In 1952, Rudolfo’s family moved to Albuquerque, New Mexico. Already a teenager, Rudolfo found the city exciting and adapted quickly. Barrio life in the Barelas section of the city swept him into the fold of the urban life of Chicano/as. In 1954, a swimming accident left Rudolfo temporarily paralyzed and gave him time and cause to consider many philosophical questions about life and human existence.
Rudolfo graduated from high school in 1956 and enrolled later that year at a local business school. Unfulfilled by the study of business, he enrolled at the University of New Mexico to study English. There, he discovered the importance of literature as a means for expressing ideas. During his student years, he was influenced not only by his teachers but also by the counterculture of the beatniks, especially by their anti-establishment poetry. In 1963, he received his Bachelor of Arts degree in English and began to teach at an elementary school in La Jolla, a neighborhood in southern Albuquerque. Anaya enjoyed teaching and went on to teach at secondary school levels. His interest in literature remained strong, however, and he eventually returned to the University of New Mexico for further study. In 1968, he received a Master of Arts degree in literature, and he returned later and earned another Master of Arts degree, this one in guidance and counseling. Between 1971 and 1973, he served as the Director of Counseling at the University of Albuquerque.
Writing Bless Me, Ultima
Although Bless Me, Ultima (1972) was Anaya’s first published novel and the one that gained him international acclaim as a writer, it was not his first novel. His previously written novels did not see print. During the mid-1960s, he wrote prodigiously, expressing his life and his experiences through poetry, short stories, and novels. For Anaya, writing became an expression of freedom. Seeing his people around him “in chains,” he revolted against that world. Breaking those chains was important; his characters would not be enslaved. He realized that if he could write about his experiences and his family, using the town where he grew up as a setting, he could focus on these early years and create a sense of being liberated. While doing so, he would also come to know himself better and better understand the forces that shaped him as a person yearning to write and yearning to be free. Using his childhood as the subject matter for a novel, Anaya put together a world filled with ideas and activity. Bless Me, Ultima, then, is a work that examines the various forces that shape the life of Antonio, a young Mexican-American boy who is a main character in the novel.
Bless Me, Ultima was begun as a story about Antonio, but it was Ultima who made the story click. Through Ultima, Anaya explored the subconscious world, that world below the surface of experience that contains his culture’s collective images, symbols, and dreams. In this subconscious world, Anaya examines the cultural forces that shaped the lives of Nuevo Mejicanos and Nuevo Mejicanas in the 1930s and 1940s. Through Ultima and the subconscious world, Anaya exposes the dark side of brujeria and raises questions about good, evil, and truth.
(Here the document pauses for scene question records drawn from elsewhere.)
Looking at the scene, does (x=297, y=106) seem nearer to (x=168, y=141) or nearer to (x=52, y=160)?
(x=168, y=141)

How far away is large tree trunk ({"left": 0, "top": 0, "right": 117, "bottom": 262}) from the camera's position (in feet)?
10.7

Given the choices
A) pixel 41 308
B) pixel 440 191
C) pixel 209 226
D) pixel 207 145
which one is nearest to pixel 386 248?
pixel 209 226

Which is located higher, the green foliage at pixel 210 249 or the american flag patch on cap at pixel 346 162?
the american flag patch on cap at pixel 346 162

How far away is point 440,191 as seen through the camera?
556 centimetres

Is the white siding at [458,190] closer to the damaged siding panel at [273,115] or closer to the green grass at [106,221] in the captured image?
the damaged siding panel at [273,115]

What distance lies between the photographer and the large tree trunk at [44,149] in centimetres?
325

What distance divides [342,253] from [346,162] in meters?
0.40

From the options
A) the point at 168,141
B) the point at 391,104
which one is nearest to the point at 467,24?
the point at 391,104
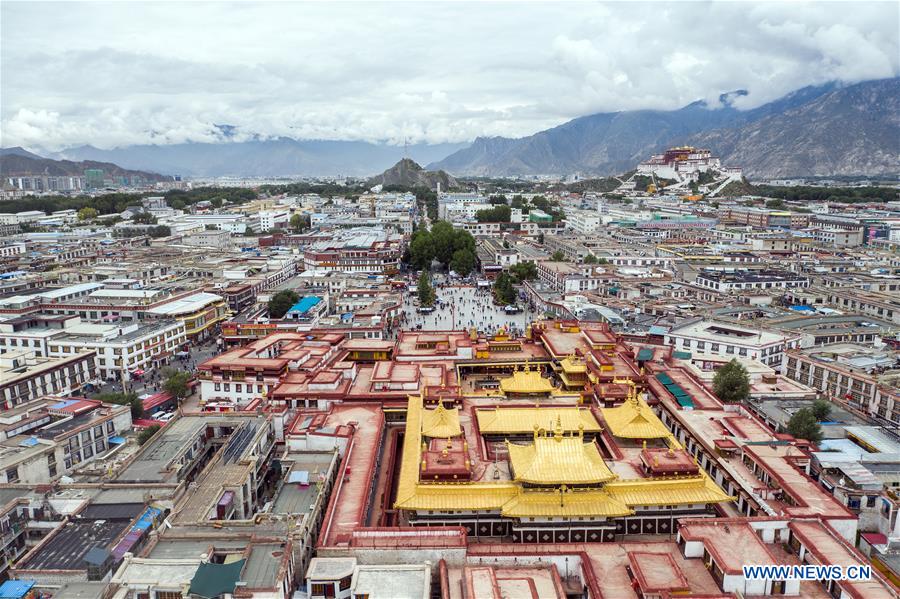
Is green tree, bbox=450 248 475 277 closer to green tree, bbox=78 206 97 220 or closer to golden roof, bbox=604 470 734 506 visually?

Initially, Anaya circulated the manuscript among the east coast publishers, but none showed an interest in it. Turning to Chicano publishers, he submitted it to Octavio I. Romano-V. and Herminio Rios, editors of Quinto Sol Publications, who were immediately interested in publishing the novel.
The Professorial Years
In 1974, two years after Bless Me, Ultima was published, Anaya accepted an invitation to teach creative writing at his alma mater, the University of New Mexico. Although he did not have a doctoral degree, Anaya was promoted to full professor of English, and, between 1990 and 1993, he served as the University’s Regents Professor. In 1993, he retired from teaching and from working directly within the university system in order to promote literary work by Chicano/as. In 1980, he read from his works at the White House. Over the years he has received many awards, including a Kellogg Fellowship and the prestigious University of New Mexico Regents Meritorious Service Medal in 1990. In retirement, he continues to promote Chicano/a literary scholarship and study and continues his own creative writing.